# betta with snail issues...



## crazybeta (Aug 8, 2005)

my betta and snail are in the same tank why is my betta stalking him ? the snail was there first .


----------



## shev (Jan 18, 2005)

Just ignore it. my betta flared at malaysian t snails.

but bettas and snails both wont like the salt very much.


----------



## Guest (Aug 8, 2005)

are you talking about a marine betta? if not, then why is this in the saltwater section?


----------



## Lexus (Jan 19, 2005)

My betta is fine with the 4 apple snails it resides with


----------



## TheOldSalt (Jan 28, 2005)

I figured it was probably a freshwater Betta, so I moved it to Bettas.


----------



## crazybeta (Aug 8, 2005)

really srry about that im new to this but thanx


----------



## (RC) (Jan 18, 2005)

I've had Betta eat the eye stalks of snails. Also Bettas have no problem with some salt added to the water. At one point I was keeping my Bettas in water with 1 tablespoon of salt water mix per gallon added. BBS shrimp live much longer in water with that much salt.

RC


----------



## LydiaGreen (Aug 5, 2005)

My bettas don't mind salt either - I only use a half teaspoon per 10 gallons though (the cories and loaches are scaleless and sensitive to salt - too much can burn their skin and blind them).

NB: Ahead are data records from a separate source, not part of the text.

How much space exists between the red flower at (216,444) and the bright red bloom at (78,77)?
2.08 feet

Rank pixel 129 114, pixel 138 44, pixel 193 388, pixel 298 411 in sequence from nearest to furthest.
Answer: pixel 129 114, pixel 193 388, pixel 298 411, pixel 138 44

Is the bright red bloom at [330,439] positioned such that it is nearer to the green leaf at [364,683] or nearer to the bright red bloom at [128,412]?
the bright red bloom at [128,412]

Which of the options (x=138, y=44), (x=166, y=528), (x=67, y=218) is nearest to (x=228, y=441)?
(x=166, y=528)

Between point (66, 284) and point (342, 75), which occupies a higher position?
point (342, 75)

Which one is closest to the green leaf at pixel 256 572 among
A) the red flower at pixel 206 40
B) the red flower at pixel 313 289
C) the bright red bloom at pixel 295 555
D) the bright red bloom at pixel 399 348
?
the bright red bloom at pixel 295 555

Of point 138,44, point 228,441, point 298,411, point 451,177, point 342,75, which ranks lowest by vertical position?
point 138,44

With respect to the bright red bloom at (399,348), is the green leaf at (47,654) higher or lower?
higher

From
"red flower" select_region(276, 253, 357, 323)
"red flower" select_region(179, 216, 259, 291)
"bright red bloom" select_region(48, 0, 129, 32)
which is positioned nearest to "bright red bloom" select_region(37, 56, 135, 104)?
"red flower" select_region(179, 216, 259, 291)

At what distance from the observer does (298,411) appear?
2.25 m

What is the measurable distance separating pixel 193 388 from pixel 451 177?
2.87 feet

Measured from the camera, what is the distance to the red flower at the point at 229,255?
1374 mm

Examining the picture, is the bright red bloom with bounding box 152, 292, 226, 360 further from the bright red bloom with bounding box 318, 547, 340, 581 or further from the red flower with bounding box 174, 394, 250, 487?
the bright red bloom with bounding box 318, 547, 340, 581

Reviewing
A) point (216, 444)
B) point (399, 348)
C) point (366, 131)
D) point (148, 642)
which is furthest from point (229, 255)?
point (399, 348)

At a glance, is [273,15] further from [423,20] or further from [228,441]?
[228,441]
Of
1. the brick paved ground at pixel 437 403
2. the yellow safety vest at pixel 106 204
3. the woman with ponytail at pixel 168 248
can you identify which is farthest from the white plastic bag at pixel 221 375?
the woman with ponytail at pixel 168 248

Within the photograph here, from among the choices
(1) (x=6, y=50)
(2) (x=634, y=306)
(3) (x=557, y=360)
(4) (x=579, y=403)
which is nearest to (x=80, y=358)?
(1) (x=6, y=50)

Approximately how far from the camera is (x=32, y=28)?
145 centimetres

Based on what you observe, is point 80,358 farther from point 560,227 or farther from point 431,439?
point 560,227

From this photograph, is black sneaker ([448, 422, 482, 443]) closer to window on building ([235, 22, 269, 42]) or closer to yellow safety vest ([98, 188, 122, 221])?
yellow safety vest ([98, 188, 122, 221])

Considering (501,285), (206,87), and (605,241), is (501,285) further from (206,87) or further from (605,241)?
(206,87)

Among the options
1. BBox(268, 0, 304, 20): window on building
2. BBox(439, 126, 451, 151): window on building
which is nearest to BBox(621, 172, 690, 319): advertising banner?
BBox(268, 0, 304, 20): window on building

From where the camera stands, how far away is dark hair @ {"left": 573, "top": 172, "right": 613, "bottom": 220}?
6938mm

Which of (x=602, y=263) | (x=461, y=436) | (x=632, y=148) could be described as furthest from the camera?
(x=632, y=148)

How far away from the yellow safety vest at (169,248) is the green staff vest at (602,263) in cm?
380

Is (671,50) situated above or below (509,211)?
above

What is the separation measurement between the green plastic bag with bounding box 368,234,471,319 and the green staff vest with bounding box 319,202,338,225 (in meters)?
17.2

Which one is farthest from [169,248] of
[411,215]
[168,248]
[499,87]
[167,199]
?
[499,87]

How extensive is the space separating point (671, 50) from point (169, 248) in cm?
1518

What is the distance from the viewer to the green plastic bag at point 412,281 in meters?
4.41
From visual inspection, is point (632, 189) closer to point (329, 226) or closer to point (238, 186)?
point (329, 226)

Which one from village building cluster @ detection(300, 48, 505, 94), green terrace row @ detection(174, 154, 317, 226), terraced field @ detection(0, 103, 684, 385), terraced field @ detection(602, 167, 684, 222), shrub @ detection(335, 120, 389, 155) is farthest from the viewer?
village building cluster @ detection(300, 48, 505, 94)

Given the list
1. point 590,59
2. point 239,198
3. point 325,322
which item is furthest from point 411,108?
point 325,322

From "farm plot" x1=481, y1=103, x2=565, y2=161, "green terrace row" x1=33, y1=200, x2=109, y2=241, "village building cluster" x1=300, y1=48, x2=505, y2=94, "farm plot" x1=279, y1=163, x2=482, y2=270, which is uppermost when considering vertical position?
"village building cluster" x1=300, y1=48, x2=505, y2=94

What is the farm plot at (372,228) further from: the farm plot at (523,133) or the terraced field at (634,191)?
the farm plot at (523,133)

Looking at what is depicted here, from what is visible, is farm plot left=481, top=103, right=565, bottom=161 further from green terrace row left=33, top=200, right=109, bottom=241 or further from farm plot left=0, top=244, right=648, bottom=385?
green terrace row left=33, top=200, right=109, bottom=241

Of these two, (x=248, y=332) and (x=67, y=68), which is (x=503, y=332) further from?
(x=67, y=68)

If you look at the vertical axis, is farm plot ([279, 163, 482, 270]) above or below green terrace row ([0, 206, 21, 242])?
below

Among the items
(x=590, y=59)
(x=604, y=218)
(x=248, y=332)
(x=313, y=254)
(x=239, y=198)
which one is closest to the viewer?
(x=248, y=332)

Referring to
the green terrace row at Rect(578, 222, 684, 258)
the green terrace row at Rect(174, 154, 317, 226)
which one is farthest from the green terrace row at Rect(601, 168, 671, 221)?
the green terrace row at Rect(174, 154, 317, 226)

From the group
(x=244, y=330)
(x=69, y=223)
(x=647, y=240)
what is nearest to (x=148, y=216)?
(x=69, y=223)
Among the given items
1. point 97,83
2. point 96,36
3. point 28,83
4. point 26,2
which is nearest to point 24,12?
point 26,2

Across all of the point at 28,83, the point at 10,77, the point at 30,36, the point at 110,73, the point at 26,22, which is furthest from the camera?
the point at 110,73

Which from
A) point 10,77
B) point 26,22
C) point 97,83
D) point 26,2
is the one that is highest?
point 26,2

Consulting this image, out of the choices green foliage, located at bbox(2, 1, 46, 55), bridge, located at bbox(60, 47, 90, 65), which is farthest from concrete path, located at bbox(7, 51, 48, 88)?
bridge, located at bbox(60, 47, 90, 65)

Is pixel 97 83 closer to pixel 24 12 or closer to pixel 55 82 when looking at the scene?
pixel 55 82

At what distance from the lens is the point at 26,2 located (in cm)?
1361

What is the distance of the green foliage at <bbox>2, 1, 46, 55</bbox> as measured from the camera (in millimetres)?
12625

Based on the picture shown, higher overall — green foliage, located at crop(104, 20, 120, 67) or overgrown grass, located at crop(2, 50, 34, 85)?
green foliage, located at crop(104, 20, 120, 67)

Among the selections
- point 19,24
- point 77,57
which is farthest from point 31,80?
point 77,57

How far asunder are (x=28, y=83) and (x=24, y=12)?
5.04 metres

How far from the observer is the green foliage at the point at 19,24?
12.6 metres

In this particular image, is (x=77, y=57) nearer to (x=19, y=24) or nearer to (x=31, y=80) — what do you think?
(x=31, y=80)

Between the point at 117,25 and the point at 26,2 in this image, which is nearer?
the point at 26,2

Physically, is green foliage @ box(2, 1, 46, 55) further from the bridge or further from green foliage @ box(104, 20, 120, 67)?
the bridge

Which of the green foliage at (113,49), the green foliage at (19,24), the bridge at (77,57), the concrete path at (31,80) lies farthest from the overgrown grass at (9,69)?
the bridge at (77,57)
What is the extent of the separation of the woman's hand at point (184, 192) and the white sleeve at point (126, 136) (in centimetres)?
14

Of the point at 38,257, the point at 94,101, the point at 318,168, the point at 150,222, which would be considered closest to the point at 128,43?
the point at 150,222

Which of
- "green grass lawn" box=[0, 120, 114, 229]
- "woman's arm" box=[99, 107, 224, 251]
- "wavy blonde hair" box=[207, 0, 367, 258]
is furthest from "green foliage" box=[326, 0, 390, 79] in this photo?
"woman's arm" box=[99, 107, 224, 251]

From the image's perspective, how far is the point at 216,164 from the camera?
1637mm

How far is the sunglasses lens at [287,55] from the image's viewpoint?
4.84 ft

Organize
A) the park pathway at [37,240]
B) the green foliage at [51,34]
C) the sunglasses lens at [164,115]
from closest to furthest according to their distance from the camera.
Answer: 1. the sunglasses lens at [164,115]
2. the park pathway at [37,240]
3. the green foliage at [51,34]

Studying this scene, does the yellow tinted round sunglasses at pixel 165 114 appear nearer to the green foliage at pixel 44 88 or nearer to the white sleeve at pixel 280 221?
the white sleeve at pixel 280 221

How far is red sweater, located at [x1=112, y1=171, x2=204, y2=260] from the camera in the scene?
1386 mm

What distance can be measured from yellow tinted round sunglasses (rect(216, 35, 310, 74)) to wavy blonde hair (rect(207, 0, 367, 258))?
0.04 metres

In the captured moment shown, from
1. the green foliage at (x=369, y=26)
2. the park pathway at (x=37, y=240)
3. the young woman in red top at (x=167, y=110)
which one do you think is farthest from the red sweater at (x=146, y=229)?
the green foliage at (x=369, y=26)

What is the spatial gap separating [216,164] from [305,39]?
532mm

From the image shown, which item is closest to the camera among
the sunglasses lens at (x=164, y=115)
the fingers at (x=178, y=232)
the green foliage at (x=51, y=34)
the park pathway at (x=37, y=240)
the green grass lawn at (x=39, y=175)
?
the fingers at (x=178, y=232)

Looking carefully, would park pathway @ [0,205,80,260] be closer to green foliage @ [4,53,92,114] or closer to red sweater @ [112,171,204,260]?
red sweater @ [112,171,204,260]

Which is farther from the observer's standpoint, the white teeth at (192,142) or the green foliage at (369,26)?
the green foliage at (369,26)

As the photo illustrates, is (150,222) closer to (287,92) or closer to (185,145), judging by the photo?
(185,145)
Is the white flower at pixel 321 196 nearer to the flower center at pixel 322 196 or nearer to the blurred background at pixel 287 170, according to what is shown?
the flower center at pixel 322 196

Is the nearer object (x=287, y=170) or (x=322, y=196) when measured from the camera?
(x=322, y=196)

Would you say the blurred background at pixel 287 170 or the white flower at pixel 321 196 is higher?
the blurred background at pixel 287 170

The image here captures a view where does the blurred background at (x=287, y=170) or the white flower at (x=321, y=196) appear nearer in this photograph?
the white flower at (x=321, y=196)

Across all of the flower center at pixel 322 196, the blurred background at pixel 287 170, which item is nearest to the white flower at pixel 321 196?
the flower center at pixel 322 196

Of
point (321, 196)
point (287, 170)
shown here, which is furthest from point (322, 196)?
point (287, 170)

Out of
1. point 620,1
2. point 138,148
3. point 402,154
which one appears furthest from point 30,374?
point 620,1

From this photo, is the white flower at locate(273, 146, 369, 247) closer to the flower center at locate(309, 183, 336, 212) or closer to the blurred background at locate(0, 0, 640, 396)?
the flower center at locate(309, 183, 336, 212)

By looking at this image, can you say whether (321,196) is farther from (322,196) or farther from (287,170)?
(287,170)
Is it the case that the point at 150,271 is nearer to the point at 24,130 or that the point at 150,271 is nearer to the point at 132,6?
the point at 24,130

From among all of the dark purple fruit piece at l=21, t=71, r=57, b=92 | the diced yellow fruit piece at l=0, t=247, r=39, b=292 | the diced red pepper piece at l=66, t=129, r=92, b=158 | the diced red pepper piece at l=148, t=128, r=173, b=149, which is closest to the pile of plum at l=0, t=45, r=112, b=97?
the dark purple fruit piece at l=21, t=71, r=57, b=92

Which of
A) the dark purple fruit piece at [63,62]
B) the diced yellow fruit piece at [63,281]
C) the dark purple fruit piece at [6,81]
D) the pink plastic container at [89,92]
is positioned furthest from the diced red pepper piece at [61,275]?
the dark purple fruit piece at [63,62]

My bettas eat snails all of the time and I am thankful that they do - I got some pond snails without knowing that they multiply like CRAZY. The bettas and controlled feeding keep the snail population down (it's almost impossible to kill them all).


----------



## lwstinkinsweet (Aug 2, 2005)

I have my betta in a 2.5 gal and i put 2 teaspoons of salt. i read somewhere that it was good for them


----------